__Given instruction__.
Beginning with the line that contains "When comparing", extract each line through the end of the listing below, with no additions or omissions.

[Start of Recorded data]

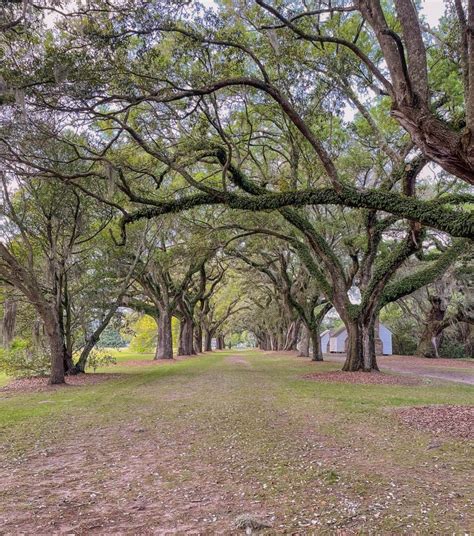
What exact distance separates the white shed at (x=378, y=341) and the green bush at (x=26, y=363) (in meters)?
23.8

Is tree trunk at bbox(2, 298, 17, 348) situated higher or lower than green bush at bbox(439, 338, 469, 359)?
higher

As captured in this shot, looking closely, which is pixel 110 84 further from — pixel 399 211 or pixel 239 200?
pixel 399 211

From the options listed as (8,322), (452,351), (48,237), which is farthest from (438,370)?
Result: (8,322)

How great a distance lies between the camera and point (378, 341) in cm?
3481

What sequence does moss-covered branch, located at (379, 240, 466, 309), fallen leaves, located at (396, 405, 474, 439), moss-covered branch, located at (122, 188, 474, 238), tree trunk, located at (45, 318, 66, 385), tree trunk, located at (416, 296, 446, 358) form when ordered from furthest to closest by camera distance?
tree trunk, located at (416, 296, 446, 358), moss-covered branch, located at (379, 240, 466, 309), tree trunk, located at (45, 318, 66, 385), moss-covered branch, located at (122, 188, 474, 238), fallen leaves, located at (396, 405, 474, 439)

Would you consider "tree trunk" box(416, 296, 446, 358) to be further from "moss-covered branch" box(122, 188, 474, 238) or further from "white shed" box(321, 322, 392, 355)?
"moss-covered branch" box(122, 188, 474, 238)

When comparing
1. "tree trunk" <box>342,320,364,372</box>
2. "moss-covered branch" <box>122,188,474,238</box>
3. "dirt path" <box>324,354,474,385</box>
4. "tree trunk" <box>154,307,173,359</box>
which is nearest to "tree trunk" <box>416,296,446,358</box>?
"dirt path" <box>324,354,474,385</box>

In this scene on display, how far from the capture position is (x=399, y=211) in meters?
8.38

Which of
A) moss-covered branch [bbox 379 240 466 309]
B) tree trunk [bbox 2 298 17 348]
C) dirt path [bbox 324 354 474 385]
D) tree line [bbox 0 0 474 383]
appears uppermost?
tree line [bbox 0 0 474 383]

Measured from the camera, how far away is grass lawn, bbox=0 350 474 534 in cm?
337

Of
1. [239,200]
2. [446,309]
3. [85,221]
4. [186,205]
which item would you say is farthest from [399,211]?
[446,309]

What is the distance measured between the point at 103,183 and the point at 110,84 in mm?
4299

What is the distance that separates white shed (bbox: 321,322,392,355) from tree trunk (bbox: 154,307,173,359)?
14.4m

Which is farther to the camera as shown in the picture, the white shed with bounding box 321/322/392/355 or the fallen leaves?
the white shed with bounding box 321/322/392/355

[End of Recorded data]

__Complete response__.
When comparing
1. "tree trunk" <box>342,320,364,372</box>
2. "moss-covered branch" <box>122,188,474,238</box>
3. "dirt path" <box>324,354,474,385</box>
4. "tree trunk" <box>154,307,173,359</box>
which is nearest to "tree trunk" <box>416,296,446,358</box>?
"dirt path" <box>324,354,474,385</box>

In this scene on display, how far from the capture position is (x=399, y=211) in meters?
8.38

Which of
A) moss-covered branch [bbox 379 240 466 309]
B) tree trunk [bbox 2 298 17 348]
C) dirt path [bbox 324 354 474 385]
D) tree line [bbox 0 0 474 383]
appears uppermost?
tree line [bbox 0 0 474 383]

Measured from the camera, how far away is grass lawn, bbox=0 350 474 534 in cm?
337

Of
1. [239,200]
2. [446,309]
3. [85,221]
4. [186,205]
which item would you say is farthest from [399,211]?
[446,309]

What is the distance measured between the point at 103,183 and the point at 110,84 in mm?
4299

What is the distance that separates white shed (bbox: 321,322,392,355) from tree trunk (bbox: 154,307,173,359)?
14.4m

Which is farther to the camera as shown in the picture, the white shed with bounding box 321/322/392/355 or the fallen leaves?
the white shed with bounding box 321/322/392/355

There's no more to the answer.